When he was sated, he sat back and wiped his mouth dry. He could feel the hydration seep through his guts, and spread out to his extremities. Sollis couldn’t remember how long a human could survive without food and water, but he knew it wasn’t long without water. So he knew he’d staved off an ugly death.
Then he realized he was sitting back on something large and spongy, something that had some give to it. Something that smelled putrid. He turned and looked into the naked eyehole of a dead mule deer. He was sitting on its body, and the two long white roots he’d drunk between were its decomposing legs.
That was the first time he cried.
He’d been twenty years old when he first heard about th
e sport of long-distance shooting. Until that time, it seemed he’d spent his life under the shadow of his muscle-bound older brother Trent, who had landed a job as a deputy under Sheriff McLanahan in the Twelve Sleep County Sheriff’s Department. Oh, how their parents loved Trent, who played high school football and basketball and lifted weights (and shot human growth hormone into himself) all through college until he emerged double the size he went in. Sollis, meanwhile, ran with a pack of losers and was frequently in trouble. The joke in the Sollis house-which Sollis never found funny-was that someday Trent would arrest Sollis.
Ha-ha, Sollis thought bitterly, although he admitted to himself it might have happened if Trent hadn’t been killed in the line of duty the year before. He didn’t miss his brother at all.
Jimmy Sollis had been on a crew of roofers who followed hailstorms around the state and into Montana, North Dakota, and South Dakota, when he first heard about long-distance shooting from the foreman. They’d been sitting on the peak of a roof eating their lunches in Lovell, Wyoming. The foreman said he still competed around the country, using high-end custom rifles to hit targets hundreds of yards away. Sollis got excited about the idea of it, and the foreman showed Sollis some of his rifles and agreed to take him to an event outside of Rock Springs.
Sollis was enthralled. He’d never been much of an athlete or a scholar, but something about propelling a small cylinder of polished heavy metal through the air to hit a target got him excited inside. It got him hard.
He learned about calculating windage, elevation, altitude, velocity, determining grains of gunpowder, learning how to breathe. .

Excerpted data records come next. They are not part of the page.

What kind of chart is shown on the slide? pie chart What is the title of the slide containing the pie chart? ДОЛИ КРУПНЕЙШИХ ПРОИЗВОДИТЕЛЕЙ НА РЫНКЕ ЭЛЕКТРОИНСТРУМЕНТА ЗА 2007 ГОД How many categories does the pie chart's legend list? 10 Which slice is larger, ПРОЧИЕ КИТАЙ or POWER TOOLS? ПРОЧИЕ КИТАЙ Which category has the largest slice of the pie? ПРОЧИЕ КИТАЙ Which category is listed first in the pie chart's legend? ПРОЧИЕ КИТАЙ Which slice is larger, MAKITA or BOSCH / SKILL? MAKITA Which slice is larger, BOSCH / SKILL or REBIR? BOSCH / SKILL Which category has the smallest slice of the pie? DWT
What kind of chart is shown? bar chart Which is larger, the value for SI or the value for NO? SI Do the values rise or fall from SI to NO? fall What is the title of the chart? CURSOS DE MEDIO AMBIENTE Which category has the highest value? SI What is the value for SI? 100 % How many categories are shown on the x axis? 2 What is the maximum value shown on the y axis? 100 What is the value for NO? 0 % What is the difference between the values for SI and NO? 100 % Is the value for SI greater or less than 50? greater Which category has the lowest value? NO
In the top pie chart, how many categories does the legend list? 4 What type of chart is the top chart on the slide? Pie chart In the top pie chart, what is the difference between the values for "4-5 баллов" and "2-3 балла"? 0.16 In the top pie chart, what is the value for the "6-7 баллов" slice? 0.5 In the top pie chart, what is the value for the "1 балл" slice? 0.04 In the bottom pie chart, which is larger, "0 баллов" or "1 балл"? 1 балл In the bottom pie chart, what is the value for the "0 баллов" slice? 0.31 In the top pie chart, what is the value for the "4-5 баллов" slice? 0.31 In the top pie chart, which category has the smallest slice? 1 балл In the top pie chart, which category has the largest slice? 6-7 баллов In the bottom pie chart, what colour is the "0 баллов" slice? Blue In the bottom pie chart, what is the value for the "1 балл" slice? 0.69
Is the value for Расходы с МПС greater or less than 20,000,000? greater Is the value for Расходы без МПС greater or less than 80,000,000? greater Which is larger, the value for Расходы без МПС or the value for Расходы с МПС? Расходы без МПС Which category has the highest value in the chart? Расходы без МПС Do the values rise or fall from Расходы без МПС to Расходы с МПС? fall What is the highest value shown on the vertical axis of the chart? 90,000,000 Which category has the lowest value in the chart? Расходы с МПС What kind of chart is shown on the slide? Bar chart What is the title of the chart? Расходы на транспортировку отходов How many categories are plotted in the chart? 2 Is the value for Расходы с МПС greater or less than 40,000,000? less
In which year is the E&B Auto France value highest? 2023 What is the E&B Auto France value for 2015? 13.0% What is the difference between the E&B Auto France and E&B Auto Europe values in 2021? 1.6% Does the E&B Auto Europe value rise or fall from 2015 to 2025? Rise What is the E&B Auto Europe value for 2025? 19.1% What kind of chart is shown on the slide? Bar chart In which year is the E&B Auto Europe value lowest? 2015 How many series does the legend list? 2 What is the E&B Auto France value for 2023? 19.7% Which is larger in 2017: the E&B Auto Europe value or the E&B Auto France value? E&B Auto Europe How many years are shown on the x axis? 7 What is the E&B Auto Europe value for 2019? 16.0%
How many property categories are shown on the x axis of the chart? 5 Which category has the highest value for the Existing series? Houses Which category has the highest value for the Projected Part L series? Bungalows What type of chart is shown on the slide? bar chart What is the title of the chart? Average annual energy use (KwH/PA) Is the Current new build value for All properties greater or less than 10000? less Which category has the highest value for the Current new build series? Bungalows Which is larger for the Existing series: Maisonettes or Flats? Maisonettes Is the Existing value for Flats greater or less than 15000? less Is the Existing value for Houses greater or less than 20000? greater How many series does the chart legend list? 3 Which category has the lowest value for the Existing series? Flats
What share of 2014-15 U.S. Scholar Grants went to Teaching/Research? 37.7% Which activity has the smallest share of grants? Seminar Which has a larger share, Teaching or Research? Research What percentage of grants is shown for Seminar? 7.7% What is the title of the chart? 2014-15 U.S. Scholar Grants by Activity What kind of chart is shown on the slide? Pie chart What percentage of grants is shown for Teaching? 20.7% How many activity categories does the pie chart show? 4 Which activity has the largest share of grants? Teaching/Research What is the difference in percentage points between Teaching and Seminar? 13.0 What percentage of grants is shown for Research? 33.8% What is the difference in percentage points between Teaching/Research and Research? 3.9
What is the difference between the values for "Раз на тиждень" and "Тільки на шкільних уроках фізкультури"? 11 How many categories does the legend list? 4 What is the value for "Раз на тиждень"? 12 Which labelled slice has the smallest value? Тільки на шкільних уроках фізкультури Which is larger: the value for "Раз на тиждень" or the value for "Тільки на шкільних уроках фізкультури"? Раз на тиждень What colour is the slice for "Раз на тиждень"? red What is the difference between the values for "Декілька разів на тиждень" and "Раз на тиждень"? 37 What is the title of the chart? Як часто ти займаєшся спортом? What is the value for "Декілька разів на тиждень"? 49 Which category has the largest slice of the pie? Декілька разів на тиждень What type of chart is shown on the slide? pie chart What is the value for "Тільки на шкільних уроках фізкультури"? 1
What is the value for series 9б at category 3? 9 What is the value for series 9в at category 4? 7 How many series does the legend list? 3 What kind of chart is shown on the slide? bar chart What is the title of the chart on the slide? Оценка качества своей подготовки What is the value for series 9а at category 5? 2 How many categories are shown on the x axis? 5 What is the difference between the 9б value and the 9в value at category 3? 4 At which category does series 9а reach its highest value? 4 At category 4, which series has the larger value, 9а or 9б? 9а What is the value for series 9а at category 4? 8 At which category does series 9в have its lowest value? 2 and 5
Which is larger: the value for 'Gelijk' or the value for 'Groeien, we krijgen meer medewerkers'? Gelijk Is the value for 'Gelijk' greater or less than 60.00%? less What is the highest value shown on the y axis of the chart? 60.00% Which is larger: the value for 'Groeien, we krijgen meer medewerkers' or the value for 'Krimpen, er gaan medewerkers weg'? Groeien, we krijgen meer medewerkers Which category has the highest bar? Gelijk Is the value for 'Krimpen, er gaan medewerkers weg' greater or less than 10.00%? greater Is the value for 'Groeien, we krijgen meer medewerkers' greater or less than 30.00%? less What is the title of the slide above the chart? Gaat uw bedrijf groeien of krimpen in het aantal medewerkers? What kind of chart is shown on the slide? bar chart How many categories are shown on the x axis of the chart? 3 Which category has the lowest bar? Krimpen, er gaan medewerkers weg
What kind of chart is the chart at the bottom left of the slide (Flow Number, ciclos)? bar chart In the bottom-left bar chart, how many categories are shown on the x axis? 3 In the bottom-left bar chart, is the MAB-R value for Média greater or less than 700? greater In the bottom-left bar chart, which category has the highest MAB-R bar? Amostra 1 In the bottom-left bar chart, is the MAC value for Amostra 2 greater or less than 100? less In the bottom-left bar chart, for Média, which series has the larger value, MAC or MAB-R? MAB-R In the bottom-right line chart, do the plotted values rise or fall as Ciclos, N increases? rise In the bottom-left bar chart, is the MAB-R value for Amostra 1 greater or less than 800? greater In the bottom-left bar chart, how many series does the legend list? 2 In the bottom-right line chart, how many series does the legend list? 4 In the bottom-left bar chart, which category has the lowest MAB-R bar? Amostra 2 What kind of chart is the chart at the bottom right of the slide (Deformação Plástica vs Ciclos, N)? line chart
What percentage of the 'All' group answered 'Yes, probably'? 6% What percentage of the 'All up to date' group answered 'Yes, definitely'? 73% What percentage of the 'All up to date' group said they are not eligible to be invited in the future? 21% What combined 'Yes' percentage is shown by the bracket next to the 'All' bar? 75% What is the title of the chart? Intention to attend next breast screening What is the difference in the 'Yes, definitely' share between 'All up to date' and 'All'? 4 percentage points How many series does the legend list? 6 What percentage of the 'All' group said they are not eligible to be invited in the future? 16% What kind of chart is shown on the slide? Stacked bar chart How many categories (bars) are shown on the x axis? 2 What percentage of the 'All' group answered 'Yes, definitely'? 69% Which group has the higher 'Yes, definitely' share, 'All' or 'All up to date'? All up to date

At the events he attended with his foreman, Sollis collected business cards from custom gunmakers who had booths set up, and started saving chunks of his paycheck-and supplementing his income by dealing meth to roughnecks on the side. His first long-distance rifle, a Sako TRG-42 chambered for.338, won him $2,500 at the Orem, Utah, Invitational-and he was off. He’d reinvest his winnings into more precision rifles, because a man could never have enough rifles. He sent the rifles away to custom gunsmiths who tweaked the weight of the trigger pull and equipped the weapons with specialized scope rings and high-tech optics. Sollis found he had a natural ability to calculate velocity, drop, and windage. He could hit what he aimed at.